Nesse contexto, a atuação da Defensoria Pública é considerada essencial. O órgão presta suporte direto à emissão de primeira e segunda vias de certidões, realiza retificações de dados, promove o reconhecimento de paternidade e atua em casos de registro tardio, quando o nascimento é oficializado anos depois. Trata-se de uma intervenção decisiva para garantir dignidade e inclusão social.

Apesar da relevância do serviço, a estrutura atual não atende plenamente à demanda. O Movimento Mais Defensoria Ceará, composto por 73 aprovados em concurso ainda não convocados, chama atenção para a necessidade urgente de ampliação do quadro.

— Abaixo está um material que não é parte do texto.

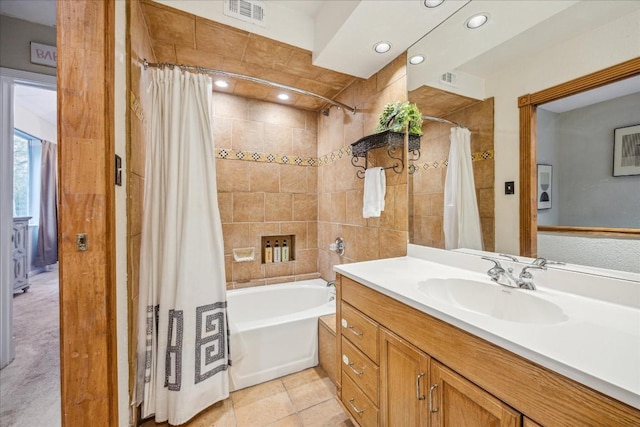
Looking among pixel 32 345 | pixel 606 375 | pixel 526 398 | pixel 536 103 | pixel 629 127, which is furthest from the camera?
pixel 32 345

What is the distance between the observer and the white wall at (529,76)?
840 millimetres

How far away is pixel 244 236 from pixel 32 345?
1911 millimetres

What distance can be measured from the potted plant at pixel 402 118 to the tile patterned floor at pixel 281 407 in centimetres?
178

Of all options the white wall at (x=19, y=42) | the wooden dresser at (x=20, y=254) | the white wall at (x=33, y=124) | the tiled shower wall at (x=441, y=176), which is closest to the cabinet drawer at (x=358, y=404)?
the tiled shower wall at (x=441, y=176)

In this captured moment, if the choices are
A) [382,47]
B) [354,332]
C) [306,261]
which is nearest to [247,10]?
[382,47]

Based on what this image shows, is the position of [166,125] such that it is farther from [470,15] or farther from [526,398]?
[526,398]

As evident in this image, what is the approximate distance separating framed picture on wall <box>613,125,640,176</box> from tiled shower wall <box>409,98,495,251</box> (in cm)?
39

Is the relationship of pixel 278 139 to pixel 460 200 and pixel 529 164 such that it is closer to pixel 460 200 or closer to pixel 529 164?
pixel 460 200

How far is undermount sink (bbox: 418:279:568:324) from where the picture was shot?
876 mm

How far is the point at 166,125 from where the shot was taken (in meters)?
1.50

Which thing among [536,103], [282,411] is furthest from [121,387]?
[536,103]

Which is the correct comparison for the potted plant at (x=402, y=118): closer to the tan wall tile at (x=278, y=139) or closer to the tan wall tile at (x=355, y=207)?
the tan wall tile at (x=355, y=207)

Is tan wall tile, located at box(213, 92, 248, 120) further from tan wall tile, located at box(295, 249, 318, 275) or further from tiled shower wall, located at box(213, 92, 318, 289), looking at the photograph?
tan wall tile, located at box(295, 249, 318, 275)

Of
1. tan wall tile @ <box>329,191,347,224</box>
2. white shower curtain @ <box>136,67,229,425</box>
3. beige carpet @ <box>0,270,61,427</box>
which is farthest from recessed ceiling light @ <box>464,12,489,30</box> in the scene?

Segundo o grupo, o estado enfrenta dois níveis críticos de deficiência no atendimento: o chamado “Vazio Absoluto”, presente em 64 municípios sem defensor público fixo, atingindo mais de 1,2 milhão de pessoas; e o “Atendimento Precário”, verificado em 31 cidades, onde defensores acumulam funções para suprir a ausência de titulares, impactando cerca de 741 mil habitantes.

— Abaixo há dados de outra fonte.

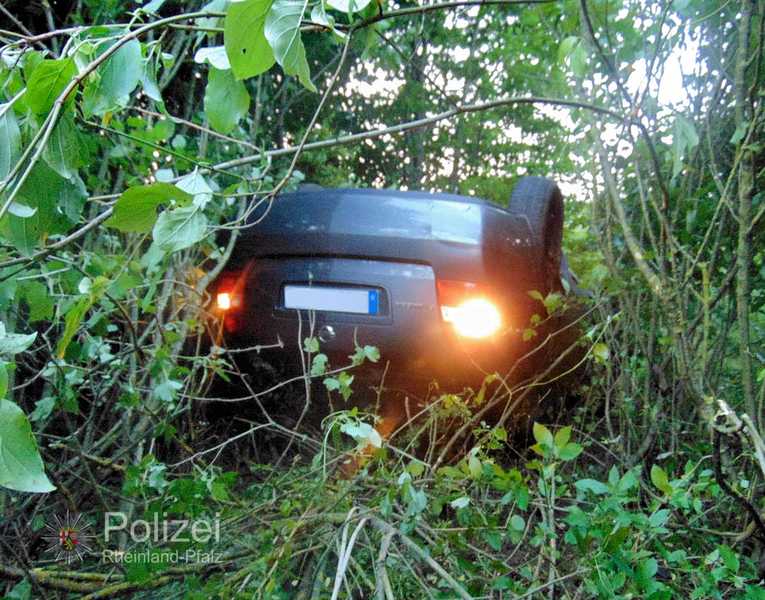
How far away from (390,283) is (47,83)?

Entre os municípios sem assistência direta estão Aiuaba, Alto Santo, Campos Sales, Milagres, Pedra Branca, Senador Pompeu e Ubajara. Já localidades como Amontada, Brejo Santo, Granja, Itarema, Jaguaruana e Várzea Alegre convivem com atendimento sobrecarregado e insuficiente.

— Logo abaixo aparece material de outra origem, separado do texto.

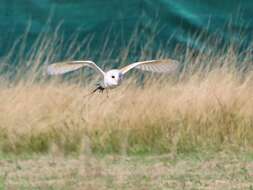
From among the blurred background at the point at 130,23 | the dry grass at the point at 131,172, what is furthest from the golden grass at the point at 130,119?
the blurred background at the point at 130,23

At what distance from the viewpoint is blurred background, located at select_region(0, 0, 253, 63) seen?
403 inches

De acordo com o movimento, a falta de registro civil ultrapassa o âmbito individual e compromete o desenvolvimento econômico e social das regiões mais isoladas. Sem acesso à documentação básica, cidadãos enfrentam obstáculos para realizar atos simples da vida civil, como abrir conta bancária, formalizar casamento ou acessar direitos patrimoniais. Para o grupo, a expansão da Defensoria Pública no interior deve ser tratada como prioridade, diante do impacto direto na garantia de cidadania.